Already, political battle lines have been drawn across the various political divide, with several aspiring candidates bracing themselves to vie for the available local government leadership positions.
Both in Rakai and Kyotera districts, politicians are drawing lines on the basis of which side one is born from, level of inclination to the higher authorities in government, one’s closeness to key local opinion leaders, previous stand on the splitting of the district, among other factors that are traditionally known for shaping the politics of the area.
The already heated-up political ground in the district has of late been further stimulated by a notice of inquiry by the Electoral Commission to district chairperson Robert Benon Mugabi and woman MP Juliet Ssuubi Kinyamatama to choose which side of the district they wish to lead under the new arrangement.
Both Mr Mugabi and Ms Kinyamatama confirm to having received the communication to which they accordingly responded to by choosing to remain in Rakai.
By implication, either of their decisions means they could not be subjected to fresh elections until they complete their five-year term of office, even when new boundaries have been drawn.
According to Mr Mugabi, although he has strong attachments to both districts, he feels more comfortable and politically secure to remain in Rakai District.

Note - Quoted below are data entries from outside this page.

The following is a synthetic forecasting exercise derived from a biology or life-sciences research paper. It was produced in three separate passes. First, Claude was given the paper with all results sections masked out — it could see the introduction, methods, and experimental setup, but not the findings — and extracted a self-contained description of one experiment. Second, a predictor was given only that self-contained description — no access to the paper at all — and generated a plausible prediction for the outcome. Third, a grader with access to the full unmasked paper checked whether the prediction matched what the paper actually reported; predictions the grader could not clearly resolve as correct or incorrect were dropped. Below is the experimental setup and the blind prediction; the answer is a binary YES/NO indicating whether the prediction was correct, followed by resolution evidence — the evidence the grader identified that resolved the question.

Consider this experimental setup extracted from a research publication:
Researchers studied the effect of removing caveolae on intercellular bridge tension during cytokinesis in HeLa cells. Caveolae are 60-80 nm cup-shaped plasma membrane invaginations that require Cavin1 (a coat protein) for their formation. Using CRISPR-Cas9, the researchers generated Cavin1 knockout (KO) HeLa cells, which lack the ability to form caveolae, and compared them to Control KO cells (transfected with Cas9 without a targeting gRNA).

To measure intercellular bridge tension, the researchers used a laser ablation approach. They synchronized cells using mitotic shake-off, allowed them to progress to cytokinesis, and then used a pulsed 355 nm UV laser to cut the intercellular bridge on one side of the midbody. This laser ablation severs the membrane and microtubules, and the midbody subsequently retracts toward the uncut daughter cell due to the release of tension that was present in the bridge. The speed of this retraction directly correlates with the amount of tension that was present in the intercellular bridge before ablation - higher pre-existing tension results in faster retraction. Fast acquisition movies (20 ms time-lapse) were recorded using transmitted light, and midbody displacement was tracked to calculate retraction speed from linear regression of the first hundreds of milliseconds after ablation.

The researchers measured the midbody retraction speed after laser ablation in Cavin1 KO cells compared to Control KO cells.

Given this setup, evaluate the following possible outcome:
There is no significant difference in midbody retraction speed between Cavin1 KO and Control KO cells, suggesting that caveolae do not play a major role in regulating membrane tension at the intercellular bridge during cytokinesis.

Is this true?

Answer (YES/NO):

He will, however, have to re-nominate names of people to take up roles in offices of the district council vice chairperson and district council speaker; whose current bearers have already expressed interest to contest for key positions in the new district.
Mr Charles Lubega Ziriddamu, the district speaker, also a councillor representing Kalisizo Town Council, is already traversing villages in Kyotera and promoting his bid to take up the district chairperson seat while Kakuuto councillor Agnes Namusiitwa eyes that of the district vice chairperson.
They both subscribe to the ruling National Resistance Movement party.
Other district chairperson contestants are Mr Kintu Kisekulo, who contested and lost in the previous election to Mr Mugabi, and Mr Anthony Mugerwa, a famous master of ceremonies in the area.
The woman MP slot has attracted Ms Robinah Ssentongo, who intends to contest as an independent, who still has a pending election appeal against NRM’s Kinyamatama, who she accuse of vote rigging in the March 2016 parliamentary election.
Others are: Ms Cissy Nantongo (NRM), a lawyer, Ms Daliya Naluyange Kibalama (NRM), Ms Rachael Nakitende and Ms Pricilla Nansubuga (DP).
The new district is expected to form an interim government today that will tentatively run its administration affairs for six months until the EC conducts elections to choose substantive officer bearers.
EC spokesperson Jotham Taremwa, says they will soon release a roadmap for conducting elections in the district after securing funds.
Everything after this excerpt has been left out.